Saturday 3 December 2011

Review: Chris Cowie - Exposure II

Chris Cowie Exposure 2
I only listened to this because I was down to my last couple of free minutes on Spotify, and I've discovered that if you start a really long track with only a couple of minutes left, you can still hear the full track. Even if that track is an 80 minute continuous DJ mix compilation. Which this is. Yes, I really am that cheap. Although it turns out Spotify mysteriously gave me more minutes afterwards, so I listened to some more Chris Cowie (see next review).

I've sort-of been aware of Chris Cowie for years now. It's impossible not to be, given just how much fucking music he's made (we're talking literally hundreds of tracks across dozens of aliases), and I've known about his Hook label in passing. Hook was responsible for many a '90s trance classic, and so crops up on a lot of old tracklists. However, I recently noticed the entire back catalogue has appeared on Beatport and set about raiding it. Exposure II is a label-showcase for Hook from back in 2000. It doesn't have any of the famous Hook tracks on it (IE: anything by Transa or X-Cabs) and has more of a house/techno flavour, with tracks by 808 State and Frankie Bones cropping up. Hook may have been predominantly a trance label, but trance did actually originate from techno y'know, and Cowie kept that connection alive long after most trance DJs had completely forgotten it. I guess you could call the sound of this compilation tech-trance, but I've honestly never really figured out what tech-trance is exactly.

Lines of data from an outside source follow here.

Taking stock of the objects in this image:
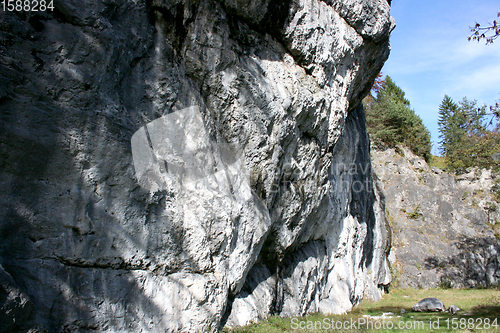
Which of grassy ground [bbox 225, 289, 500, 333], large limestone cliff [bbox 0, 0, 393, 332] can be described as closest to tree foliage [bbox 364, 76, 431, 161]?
grassy ground [bbox 225, 289, 500, 333]

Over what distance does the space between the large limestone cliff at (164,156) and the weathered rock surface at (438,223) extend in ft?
39.9

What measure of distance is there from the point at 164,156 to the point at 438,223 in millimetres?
20596

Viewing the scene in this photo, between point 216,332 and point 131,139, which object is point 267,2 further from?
point 216,332

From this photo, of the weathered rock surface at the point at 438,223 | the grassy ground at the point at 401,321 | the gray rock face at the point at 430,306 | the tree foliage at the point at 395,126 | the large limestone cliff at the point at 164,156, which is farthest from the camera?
the tree foliage at the point at 395,126

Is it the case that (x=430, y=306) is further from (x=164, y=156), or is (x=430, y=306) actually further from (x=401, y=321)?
(x=164, y=156)

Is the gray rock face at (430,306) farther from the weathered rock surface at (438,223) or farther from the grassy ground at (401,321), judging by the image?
the weathered rock surface at (438,223)

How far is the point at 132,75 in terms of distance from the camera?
5906 millimetres

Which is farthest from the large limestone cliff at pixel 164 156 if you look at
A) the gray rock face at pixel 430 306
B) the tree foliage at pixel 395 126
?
the tree foliage at pixel 395 126

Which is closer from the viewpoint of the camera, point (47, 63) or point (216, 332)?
point (47, 63)

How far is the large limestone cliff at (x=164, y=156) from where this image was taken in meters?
4.54

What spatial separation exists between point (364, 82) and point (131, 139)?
398 inches

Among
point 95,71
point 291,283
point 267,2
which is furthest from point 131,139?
point 291,283

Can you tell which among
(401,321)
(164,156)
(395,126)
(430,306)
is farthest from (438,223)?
(164,156)

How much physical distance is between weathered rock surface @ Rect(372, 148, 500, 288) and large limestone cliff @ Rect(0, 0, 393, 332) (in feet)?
39.9
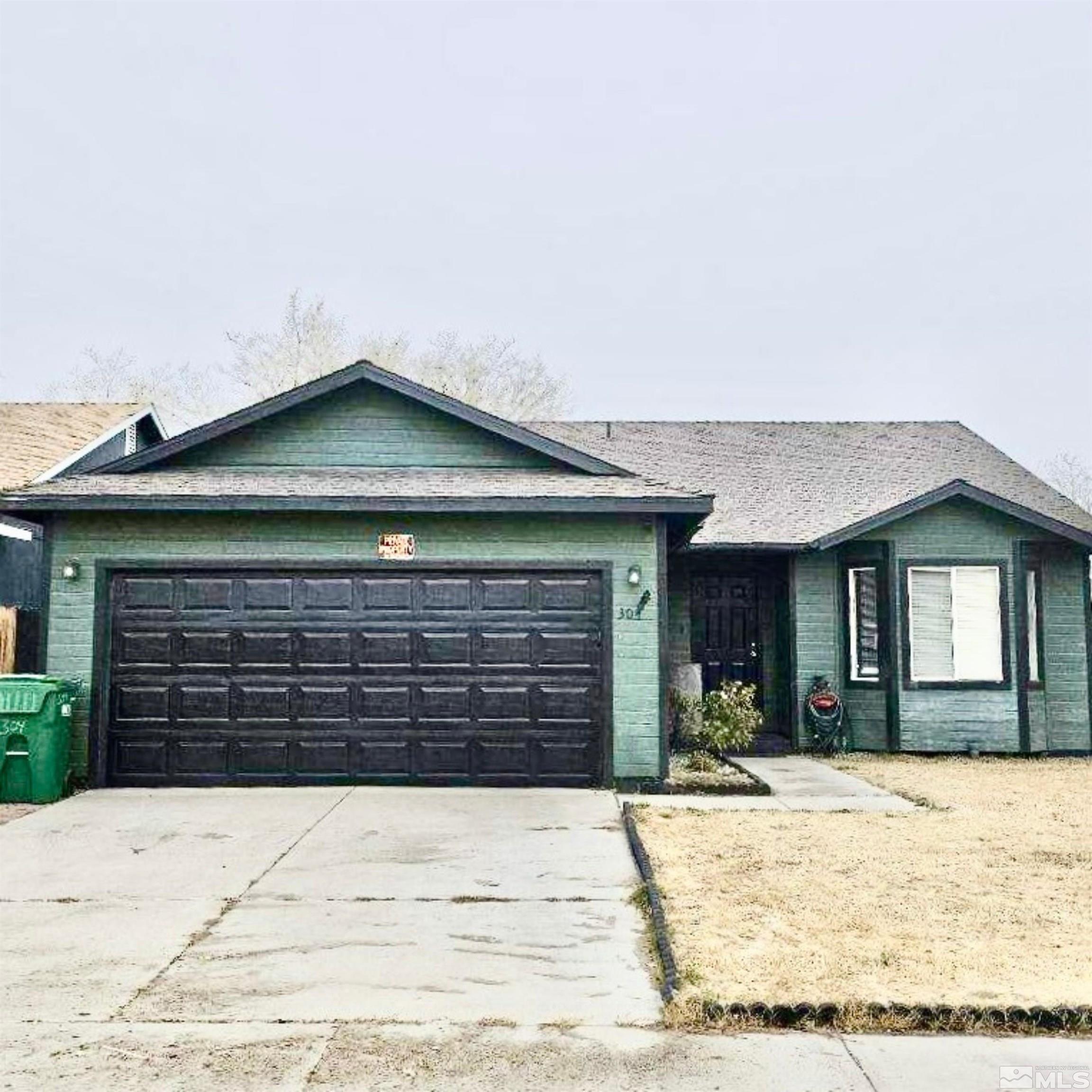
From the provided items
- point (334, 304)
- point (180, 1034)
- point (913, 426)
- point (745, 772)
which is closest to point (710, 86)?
point (334, 304)

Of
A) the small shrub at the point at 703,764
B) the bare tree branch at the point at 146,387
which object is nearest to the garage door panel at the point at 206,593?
the small shrub at the point at 703,764

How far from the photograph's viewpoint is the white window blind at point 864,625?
13.2 meters

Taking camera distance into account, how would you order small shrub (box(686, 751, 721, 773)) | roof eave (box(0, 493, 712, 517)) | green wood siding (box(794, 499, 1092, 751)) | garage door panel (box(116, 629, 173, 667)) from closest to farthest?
roof eave (box(0, 493, 712, 517)) < garage door panel (box(116, 629, 173, 667)) < small shrub (box(686, 751, 721, 773)) < green wood siding (box(794, 499, 1092, 751))

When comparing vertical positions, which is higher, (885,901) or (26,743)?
(26,743)

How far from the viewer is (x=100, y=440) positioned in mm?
16328

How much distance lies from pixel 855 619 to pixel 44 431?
485 inches

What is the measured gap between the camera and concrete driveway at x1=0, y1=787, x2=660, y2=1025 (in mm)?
4305

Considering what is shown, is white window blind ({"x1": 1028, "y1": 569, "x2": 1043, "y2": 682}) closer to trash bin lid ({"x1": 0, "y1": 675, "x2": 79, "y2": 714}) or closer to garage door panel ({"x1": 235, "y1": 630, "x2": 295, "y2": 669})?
garage door panel ({"x1": 235, "y1": 630, "x2": 295, "y2": 669})

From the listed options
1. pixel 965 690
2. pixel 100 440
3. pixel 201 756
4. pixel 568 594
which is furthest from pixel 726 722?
pixel 100 440

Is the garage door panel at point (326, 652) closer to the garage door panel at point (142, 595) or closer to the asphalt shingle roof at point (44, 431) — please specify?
the garage door panel at point (142, 595)

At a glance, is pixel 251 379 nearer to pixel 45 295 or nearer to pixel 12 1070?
pixel 12 1070

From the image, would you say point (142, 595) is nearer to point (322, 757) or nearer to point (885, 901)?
point (322, 757)

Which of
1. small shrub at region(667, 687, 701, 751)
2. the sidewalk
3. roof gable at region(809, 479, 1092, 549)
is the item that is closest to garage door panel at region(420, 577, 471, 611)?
small shrub at region(667, 687, 701, 751)

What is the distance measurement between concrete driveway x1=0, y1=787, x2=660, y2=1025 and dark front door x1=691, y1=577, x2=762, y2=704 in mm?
5396
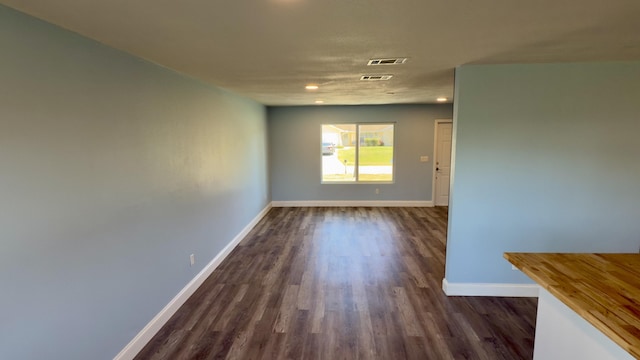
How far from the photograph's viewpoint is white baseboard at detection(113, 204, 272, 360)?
246 centimetres

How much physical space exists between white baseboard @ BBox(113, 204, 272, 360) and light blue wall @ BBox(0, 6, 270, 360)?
7 centimetres

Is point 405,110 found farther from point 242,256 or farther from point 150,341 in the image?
point 150,341

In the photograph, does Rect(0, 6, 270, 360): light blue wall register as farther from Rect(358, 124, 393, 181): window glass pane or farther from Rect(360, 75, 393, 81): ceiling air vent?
Rect(358, 124, 393, 181): window glass pane

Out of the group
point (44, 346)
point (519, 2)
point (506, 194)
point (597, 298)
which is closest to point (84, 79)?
point (44, 346)

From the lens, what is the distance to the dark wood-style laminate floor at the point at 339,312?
257 centimetres

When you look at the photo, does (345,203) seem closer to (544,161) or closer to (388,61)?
(544,161)

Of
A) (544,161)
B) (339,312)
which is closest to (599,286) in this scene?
(544,161)

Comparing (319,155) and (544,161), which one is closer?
A: (544,161)

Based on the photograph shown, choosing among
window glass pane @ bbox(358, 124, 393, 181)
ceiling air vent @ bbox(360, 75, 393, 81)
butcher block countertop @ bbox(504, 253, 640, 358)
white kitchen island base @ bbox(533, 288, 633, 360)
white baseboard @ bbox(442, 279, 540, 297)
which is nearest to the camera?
butcher block countertop @ bbox(504, 253, 640, 358)

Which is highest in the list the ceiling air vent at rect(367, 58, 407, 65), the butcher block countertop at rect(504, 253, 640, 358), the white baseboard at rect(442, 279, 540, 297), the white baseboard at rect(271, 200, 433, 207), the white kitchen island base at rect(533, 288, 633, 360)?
the ceiling air vent at rect(367, 58, 407, 65)

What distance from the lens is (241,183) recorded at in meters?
5.39

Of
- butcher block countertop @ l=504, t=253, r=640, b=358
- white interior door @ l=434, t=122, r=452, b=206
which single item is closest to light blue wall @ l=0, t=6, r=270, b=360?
butcher block countertop @ l=504, t=253, r=640, b=358

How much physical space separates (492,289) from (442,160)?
4650mm

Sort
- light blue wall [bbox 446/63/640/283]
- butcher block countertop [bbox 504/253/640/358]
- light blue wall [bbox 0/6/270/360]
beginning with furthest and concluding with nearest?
1. light blue wall [bbox 446/63/640/283]
2. light blue wall [bbox 0/6/270/360]
3. butcher block countertop [bbox 504/253/640/358]
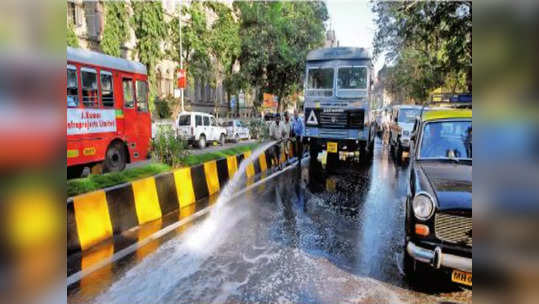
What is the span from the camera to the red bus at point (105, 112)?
8.68m

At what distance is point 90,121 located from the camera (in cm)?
914

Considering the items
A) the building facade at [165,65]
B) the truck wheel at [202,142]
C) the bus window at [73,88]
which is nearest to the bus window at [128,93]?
the bus window at [73,88]

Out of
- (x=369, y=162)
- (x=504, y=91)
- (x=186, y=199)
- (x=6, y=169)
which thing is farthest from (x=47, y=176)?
(x=369, y=162)

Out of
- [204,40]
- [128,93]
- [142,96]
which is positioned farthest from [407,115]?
[204,40]

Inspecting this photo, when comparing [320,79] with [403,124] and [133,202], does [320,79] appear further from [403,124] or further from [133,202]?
[133,202]

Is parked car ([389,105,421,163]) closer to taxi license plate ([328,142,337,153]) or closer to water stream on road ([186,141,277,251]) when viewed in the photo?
taxi license plate ([328,142,337,153])

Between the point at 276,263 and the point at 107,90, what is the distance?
7.76m

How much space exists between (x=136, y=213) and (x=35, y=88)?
513 cm

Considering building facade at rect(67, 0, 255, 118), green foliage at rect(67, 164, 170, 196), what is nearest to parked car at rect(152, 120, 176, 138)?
green foliage at rect(67, 164, 170, 196)

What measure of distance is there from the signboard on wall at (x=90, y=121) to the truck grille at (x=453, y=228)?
25.3ft

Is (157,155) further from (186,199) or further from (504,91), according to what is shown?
(504,91)

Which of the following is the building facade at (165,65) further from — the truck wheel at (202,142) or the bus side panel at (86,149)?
the bus side panel at (86,149)

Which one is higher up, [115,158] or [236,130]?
[236,130]

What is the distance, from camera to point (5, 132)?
87 centimetres
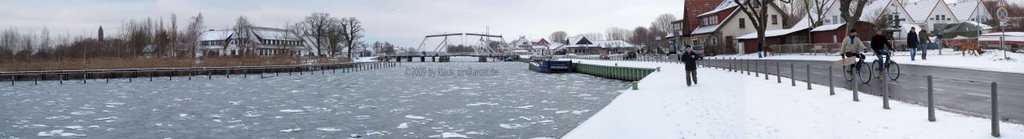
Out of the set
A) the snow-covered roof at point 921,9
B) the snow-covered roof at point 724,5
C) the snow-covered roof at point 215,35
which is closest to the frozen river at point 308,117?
the snow-covered roof at point 724,5

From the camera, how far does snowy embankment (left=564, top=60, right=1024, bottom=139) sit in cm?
823

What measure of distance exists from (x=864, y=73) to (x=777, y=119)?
6.31 metres

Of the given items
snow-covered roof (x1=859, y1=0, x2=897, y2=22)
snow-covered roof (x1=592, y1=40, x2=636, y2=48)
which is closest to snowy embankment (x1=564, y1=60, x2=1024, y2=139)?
snow-covered roof (x1=859, y1=0, x2=897, y2=22)

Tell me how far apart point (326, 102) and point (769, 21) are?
61.5 m

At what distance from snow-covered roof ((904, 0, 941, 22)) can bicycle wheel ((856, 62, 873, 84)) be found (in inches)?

A lot of these tracks are melodic and hypnotic, like trance, but have a very deep and thumping techno sound to them as well. To me, that's tech trance, okay?

This is a decent compilation. There's one track about 35 minutes in that melts my mind far more than the rest, but as it's an en bloc MP3 I can't tell one track from another, and can't be bothered to hunt out the track just to name-check it in this shitty review. So you'll have to take my word on this one. It's all very energetic and cheese-free, which was a difficult combination even back then. I can't say it really has too much structure or builds towards anything in particular. It's pretty much a fourth gear trance-out from start to finish, deep and driving. Good, but not great. Label showcases rarely are, unless the label in question is super-fucking-awesome. Hook was pretty awesome, but not quite awesome enough for a DJ to single-handedly construct an incredible DJ mix just from tracks released on it in 2000. And Chris Cowie isn't a fantastic DJ, to be fair. He always keeps the energy up and I think I'd have a great time at any of his parties, but he's not going to "take you on a journey" or deliver a truly classic set. He doesn't here, at any rate.